Unreleased (1998-2010)

Though dreams of a proper, full‑fat comeback still aren’t likely to come true anytime soon, Powderfinger have finally sauntered back out into the spotlight – their first time as a full, well-oiled unit in ten viciously long years – holding in tow (as a follow-up to the instantly iconic One Night Lonely livestream) almost 40 minutes of previously unheard gold from across their 12-year stint as Australia’s most charismatically crushing rock titans. 

In more than a few ways, the simply titled Unreleased compilation may be more lucrative to longtime ‘Finger fans than any new set of tunes ever could be; here the band don’t have to emulate the good ol’ days, because, well, these are the good ol’ days – fully intact is the emphatically youthful prickliness in Bernard Fanning’s singing, the dry, unpolished grit in his voice carrying a wallop of character with every earnest line he belts.

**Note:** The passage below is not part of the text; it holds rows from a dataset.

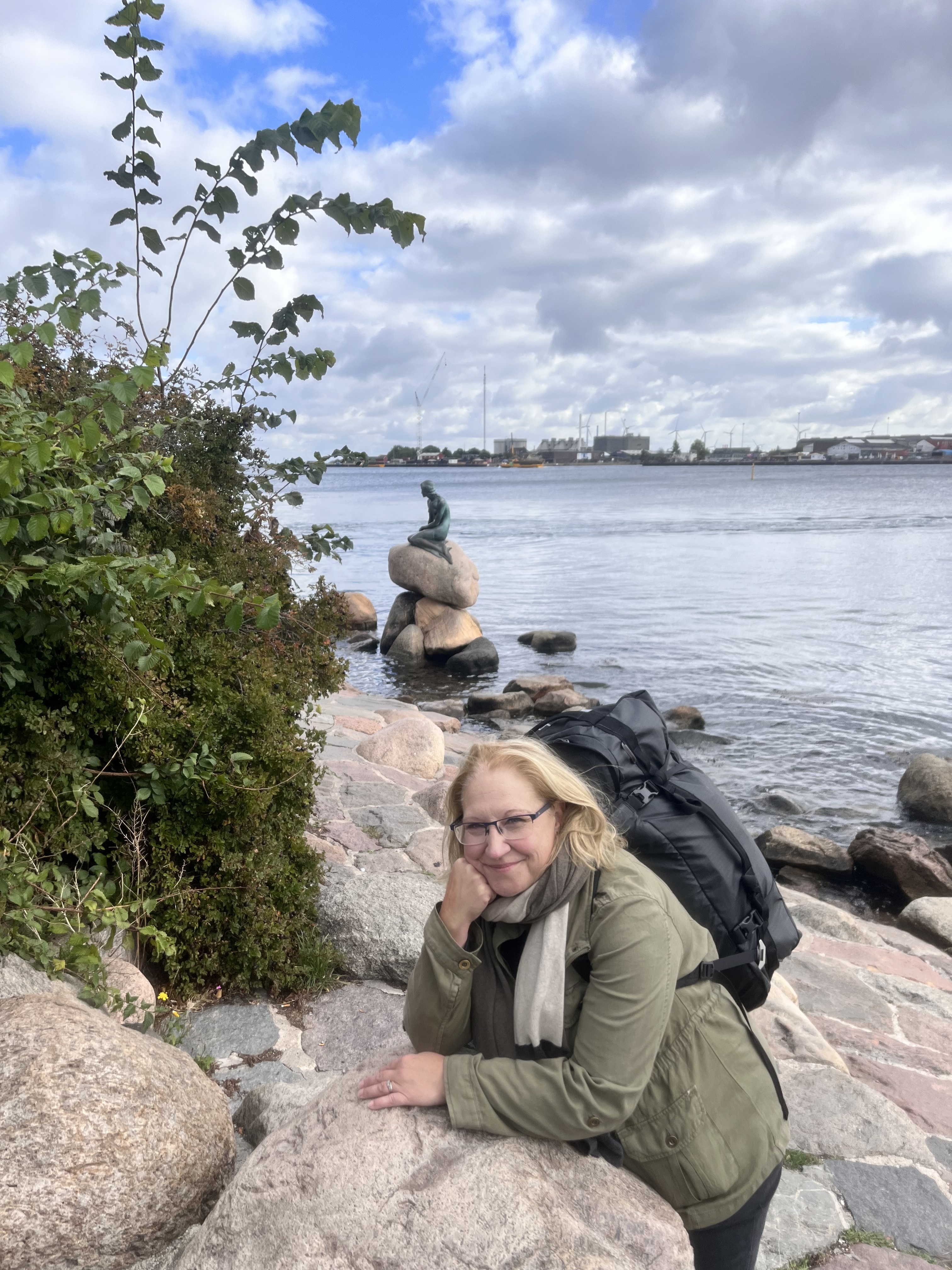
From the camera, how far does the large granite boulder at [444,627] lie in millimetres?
18062

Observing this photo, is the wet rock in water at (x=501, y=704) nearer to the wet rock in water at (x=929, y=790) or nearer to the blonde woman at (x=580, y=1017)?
the wet rock in water at (x=929, y=790)

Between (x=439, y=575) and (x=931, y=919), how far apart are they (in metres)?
12.9

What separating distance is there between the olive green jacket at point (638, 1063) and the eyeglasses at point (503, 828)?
0.59ft

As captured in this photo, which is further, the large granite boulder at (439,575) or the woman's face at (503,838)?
the large granite boulder at (439,575)

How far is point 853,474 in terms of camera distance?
12206 centimetres

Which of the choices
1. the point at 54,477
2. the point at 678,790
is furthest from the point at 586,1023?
the point at 54,477

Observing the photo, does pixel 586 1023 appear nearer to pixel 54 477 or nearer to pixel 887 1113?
pixel 54 477

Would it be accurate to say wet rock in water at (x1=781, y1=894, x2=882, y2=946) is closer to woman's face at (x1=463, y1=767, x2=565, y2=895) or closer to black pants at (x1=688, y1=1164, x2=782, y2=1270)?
black pants at (x1=688, y1=1164, x2=782, y2=1270)

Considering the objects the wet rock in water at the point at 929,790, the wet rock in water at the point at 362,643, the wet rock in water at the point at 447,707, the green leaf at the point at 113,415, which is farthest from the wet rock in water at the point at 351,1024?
the wet rock in water at the point at 362,643

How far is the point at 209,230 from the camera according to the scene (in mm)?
4137

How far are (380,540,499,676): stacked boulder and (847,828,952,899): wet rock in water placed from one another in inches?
386

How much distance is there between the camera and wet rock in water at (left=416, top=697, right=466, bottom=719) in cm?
1427

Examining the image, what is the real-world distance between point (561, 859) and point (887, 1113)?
8.81 feet

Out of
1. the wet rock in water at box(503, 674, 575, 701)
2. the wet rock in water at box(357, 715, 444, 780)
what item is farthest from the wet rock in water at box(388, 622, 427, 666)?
the wet rock in water at box(357, 715, 444, 780)
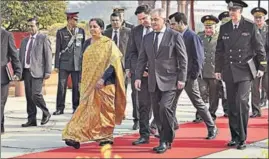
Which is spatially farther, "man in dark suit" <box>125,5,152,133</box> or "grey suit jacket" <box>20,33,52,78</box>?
"grey suit jacket" <box>20,33,52,78</box>

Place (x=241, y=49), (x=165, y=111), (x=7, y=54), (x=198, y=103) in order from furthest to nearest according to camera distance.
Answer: (x=7, y=54)
(x=198, y=103)
(x=241, y=49)
(x=165, y=111)

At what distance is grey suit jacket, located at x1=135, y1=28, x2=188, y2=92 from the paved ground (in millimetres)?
979

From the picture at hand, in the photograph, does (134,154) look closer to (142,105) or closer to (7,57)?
(142,105)

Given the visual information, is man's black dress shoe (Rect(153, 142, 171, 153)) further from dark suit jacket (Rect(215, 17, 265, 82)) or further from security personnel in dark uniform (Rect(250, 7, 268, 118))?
security personnel in dark uniform (Rect(250, 7, 268, 118))

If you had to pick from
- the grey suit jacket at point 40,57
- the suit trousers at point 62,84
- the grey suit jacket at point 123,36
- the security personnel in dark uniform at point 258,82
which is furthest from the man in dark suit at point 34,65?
the security personnel in dark uniform at point 258,82

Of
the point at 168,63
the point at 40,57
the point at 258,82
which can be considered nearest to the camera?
the point at 168,63

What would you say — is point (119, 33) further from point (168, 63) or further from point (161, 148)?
point (161, 148)

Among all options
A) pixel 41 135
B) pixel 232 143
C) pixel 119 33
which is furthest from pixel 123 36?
pixel 232 143

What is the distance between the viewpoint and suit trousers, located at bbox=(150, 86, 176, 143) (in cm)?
691

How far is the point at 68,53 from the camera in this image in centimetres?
1066

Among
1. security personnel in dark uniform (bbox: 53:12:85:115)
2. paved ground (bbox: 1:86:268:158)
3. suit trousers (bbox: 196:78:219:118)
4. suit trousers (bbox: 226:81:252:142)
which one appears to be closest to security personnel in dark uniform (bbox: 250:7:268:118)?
paved ground (bbox: 1:86:268:158)

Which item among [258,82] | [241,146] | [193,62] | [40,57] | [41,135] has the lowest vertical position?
[41,135]

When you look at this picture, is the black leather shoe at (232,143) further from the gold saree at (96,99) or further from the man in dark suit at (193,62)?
the gold saree at (96,99)

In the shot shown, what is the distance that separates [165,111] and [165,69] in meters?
0.50
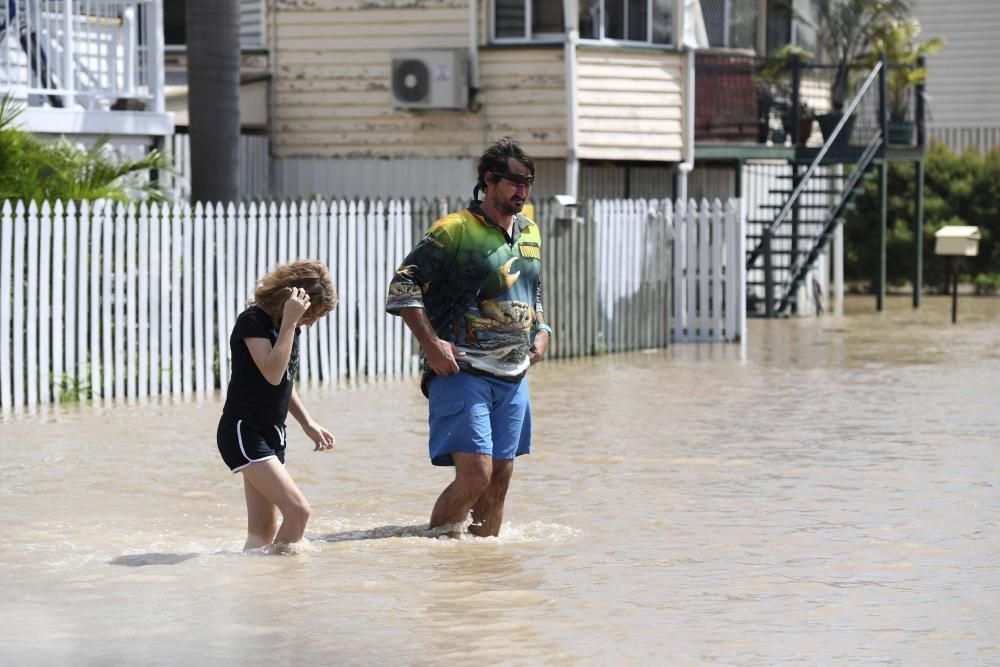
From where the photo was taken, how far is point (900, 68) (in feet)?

The interplay between his and Darren Middleton’s rugged and rough shredding feels beautifully authentic – because it is. Especially on the earlier cuts showcased, when the band were far more concerned with jamming out and playing rockstar than writing hits (and actually being rockstars), you can really hear when a riff came about in the spur of the moment, or when there’s a tinge of improv being weaved into a solo. It’s not all squeaky clean or overly tight – it’s fun. And that’s what defined Powderfinger at their strongest points: the unapologetic sprightliness and raw zeal they shone with.

As we wind deeper down the rabbithole into Powderfinger’s mid-‘00s peak, we’re treated to some of their sharpest and most emotionally rousing songwriting efforts: the punchy Tele juts and trickling synth on “Rule Of Thumb” make clear how far the band came in writing songs aimed to get stadiums full of fans thrashing about; the stiff and searing poetry on closer “Wrecking Ball” shows Fanning at his most determined to get a sea of lighters waved around, the understated keys and vocal harmonies adding a wonderful touch to the almost country-esque guitars that whistle and warble on.

It’s absolutely mind-boggling to think Powderfinger were just going to let these gems rot away in the vault. They claim the tracks weren’t unearthed until now because they had “no place” on earlier releases, yet they offer some of the band’s catchiest, liveliest and most all‑out rockin’ material. It feels like a ‘greatest hits’ CD from a parallel universe where these were all platinum‑selling singles in their own rights – a breathtaking barrel down Powderfinger’s stylistic hall of fame, from their loose and livid halcyon days to their opulent final breaths. An essential grab for any level of fan.